O negócio acabou cancelado depois dos exames médicos realizados na Rússia, e Plata retornou ao Flamengo.

Leonardo Jardim reintegrou o equatoriano ao grupo e voltou a tratá-lo como opção para a sequência da temporada.

Poucos dias depois, o cenário produziu uma situação que inicialmente parecia improvável: Plata e Valencia passaram a dividir novamente o mesmo ambiente, agora no Flamengo.

E o reencontro acontece justamente às vésperas de uma viagem ao lugar onde os dois deram passos importantes na formação.

Plata retorna após semana turbulenta

Para Gonzalo Plata, a partida ainda carrega outro componente.

O atacante retorna ao Equador depois de uma sequência movimentada fora de campo.

Sua transferência para o Dínamo Moscou parecia encaminhada, mas o clube russo desistiu do negócio após os exames médicos. Plata ficou vários dias afastado da rotina do Flamengo e depois se reapresentou em Belém antes de seguir com a delegação para Quito.

Nesta terça-feira, participou normalmente do primeiro treinamento rubro-negro em solo equatoriano.

Leonardo Jardim ainda avaliará como utilizar o jogador depois do período sem atividades regulares.

Mesmo que comece no banco, sua presença diante do Independiente del Valle tem um peso simbólico evidente.

Valencia pode viver primeiros minutos importantes

Para Anthony Valencia, o contexto é quase o oposto.

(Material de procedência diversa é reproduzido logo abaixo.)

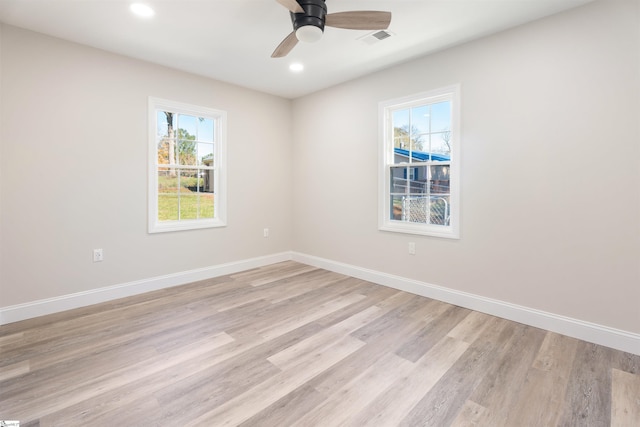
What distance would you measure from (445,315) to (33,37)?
15.5ft

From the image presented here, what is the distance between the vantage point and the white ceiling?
2.41 m

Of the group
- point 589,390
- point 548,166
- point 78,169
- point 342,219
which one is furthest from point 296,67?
point 589,390

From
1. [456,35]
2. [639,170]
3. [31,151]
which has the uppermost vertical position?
[456,35]

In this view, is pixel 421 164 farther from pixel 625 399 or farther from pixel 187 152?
pixel 187 152

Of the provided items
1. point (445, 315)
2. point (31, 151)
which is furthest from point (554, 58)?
point (31, 151)

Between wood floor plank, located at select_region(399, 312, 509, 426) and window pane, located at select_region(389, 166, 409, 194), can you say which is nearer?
wood floor plank, located at select_region(399, 312, 509, 426)

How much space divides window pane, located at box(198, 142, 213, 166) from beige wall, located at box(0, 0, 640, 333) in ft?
1.87

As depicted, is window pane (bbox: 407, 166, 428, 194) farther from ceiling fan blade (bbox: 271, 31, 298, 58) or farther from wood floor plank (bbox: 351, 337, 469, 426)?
ceiling fan blade (bbox: 271, 31, 298, 58)

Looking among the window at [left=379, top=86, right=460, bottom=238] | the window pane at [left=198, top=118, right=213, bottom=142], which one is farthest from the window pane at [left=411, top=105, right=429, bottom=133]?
the window pane at [left=198, top=118, right=213, bottom=142]

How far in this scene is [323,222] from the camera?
462 cm

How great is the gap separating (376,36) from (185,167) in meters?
2.80

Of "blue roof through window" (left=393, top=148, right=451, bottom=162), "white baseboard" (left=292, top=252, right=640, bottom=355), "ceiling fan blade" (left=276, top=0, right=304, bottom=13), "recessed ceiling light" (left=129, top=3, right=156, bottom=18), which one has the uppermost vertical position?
"recessed ceiling light" (left=129, top=3, right=156, bottom=18)

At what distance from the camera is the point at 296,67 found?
3.62m

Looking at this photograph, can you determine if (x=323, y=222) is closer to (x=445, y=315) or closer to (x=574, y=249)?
(x=445, y=315)
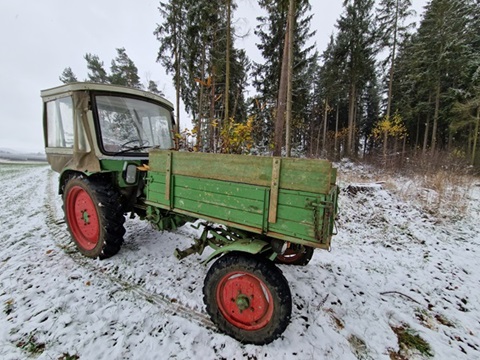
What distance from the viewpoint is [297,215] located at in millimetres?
1556

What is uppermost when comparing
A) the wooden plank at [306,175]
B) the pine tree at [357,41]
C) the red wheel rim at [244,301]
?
the pine tree at [357,41]

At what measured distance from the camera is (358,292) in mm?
2730

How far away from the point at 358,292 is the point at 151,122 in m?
3.96

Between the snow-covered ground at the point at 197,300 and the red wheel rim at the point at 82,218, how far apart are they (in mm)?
270

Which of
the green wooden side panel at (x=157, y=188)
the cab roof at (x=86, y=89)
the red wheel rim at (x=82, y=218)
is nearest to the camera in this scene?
the green wooden side panel at (x=157, y=188)

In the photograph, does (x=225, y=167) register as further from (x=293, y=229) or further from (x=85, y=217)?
(x=85, y=217)

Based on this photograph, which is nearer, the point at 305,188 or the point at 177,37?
the point at 305,188

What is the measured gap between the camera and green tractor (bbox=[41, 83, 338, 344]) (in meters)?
1.59

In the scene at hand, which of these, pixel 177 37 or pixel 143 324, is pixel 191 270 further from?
pixel 177 37

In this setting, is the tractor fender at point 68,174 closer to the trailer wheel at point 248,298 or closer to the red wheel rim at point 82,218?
the red wheel rim at point 82,218

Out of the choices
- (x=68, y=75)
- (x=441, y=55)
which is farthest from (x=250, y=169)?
(x=68, y=75)

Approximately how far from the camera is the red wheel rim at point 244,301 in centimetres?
184

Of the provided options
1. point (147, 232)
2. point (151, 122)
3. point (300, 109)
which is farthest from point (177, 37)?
point (147, 232)

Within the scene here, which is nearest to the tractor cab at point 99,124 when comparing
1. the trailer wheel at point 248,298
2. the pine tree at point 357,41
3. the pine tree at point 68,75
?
the trailer wheel at point 248,298
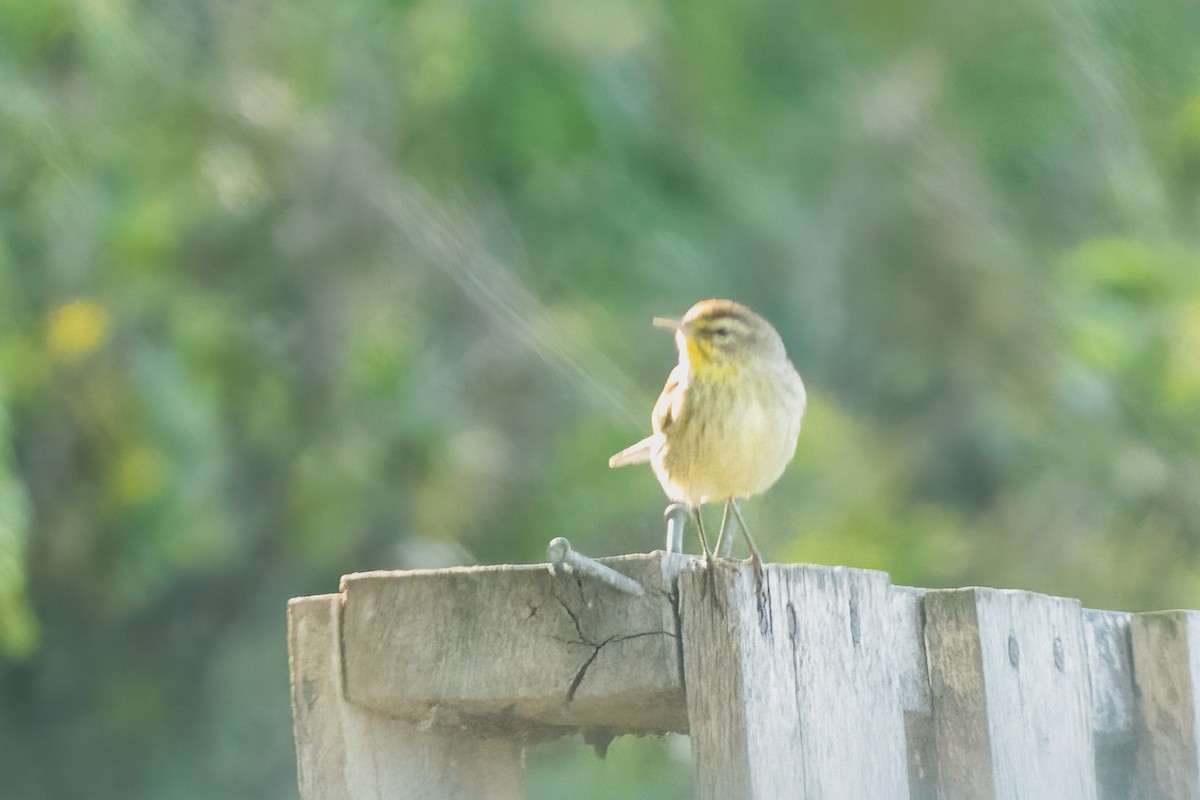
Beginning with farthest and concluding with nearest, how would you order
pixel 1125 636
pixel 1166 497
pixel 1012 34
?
pixel 1166 497, pixel 1012 34, pixel 1125 636

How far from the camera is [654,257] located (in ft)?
12.2

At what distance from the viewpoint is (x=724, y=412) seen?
2861 millimetres

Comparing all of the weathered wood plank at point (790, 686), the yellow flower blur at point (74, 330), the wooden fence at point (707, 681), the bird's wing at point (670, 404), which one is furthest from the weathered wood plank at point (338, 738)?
the yellow flower blur at point (74, 330)

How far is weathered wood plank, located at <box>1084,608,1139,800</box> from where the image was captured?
2504mm

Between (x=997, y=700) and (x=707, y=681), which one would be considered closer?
(x=707, y=681)

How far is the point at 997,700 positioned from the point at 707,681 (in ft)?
1.84

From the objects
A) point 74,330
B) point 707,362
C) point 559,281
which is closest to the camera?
point 707,362

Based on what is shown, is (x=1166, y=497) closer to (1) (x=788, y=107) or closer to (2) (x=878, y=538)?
(2) (x=878, y=538)

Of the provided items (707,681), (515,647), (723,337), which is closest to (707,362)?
(723,337)

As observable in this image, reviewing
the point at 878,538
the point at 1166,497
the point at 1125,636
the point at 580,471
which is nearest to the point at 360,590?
the point at 1125,636

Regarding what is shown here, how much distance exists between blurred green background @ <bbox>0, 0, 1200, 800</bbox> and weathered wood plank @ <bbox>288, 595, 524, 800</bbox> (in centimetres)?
110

Enquanto Plata retorna depois de uma possível saída, Valencia está apenas começando sua trajetória no Flamengo.

O atacante chegou ao clube há poucos dias, foi integrado ao grupo e está à disposição para a sequência de partidas.

Sua primeira grande experiência continental pelo Flamengo pode acontecer justamente contra a equipe onde cresceu.

O próprio Independiente del Valle ainda mantém pessoas que acompanharam de perto sua evolução.

Santiago Morales, dirigente histórico do projeto esportivo do clube, destacou recentemente o crescimento de Valencia e lembrou sua passagem pela estrutura de formação.

Del Valle transformou formação em identidade

A presença dos dois equatorianos também ajuda a explicar por que o Independiente del Valle se tornou um adversário tão particular no futebol sul-americano.

O clube construiu parte de sua força investindo em formação de jogadores.

Plata e Valencia fazem parte de uma lista que inclui nomes como Moisés Caicedo, William Pacho e outros atletas que deixaram o Equador para ganhar espaço em ligas importantes.

O Flamengo encontrará, portanto, não apenas uma equipe acostumada a competir em torneios continentais.

Encontrará também um clube que conhece profundamente dois atletas que hoje fazem parte de seu próprio elenco.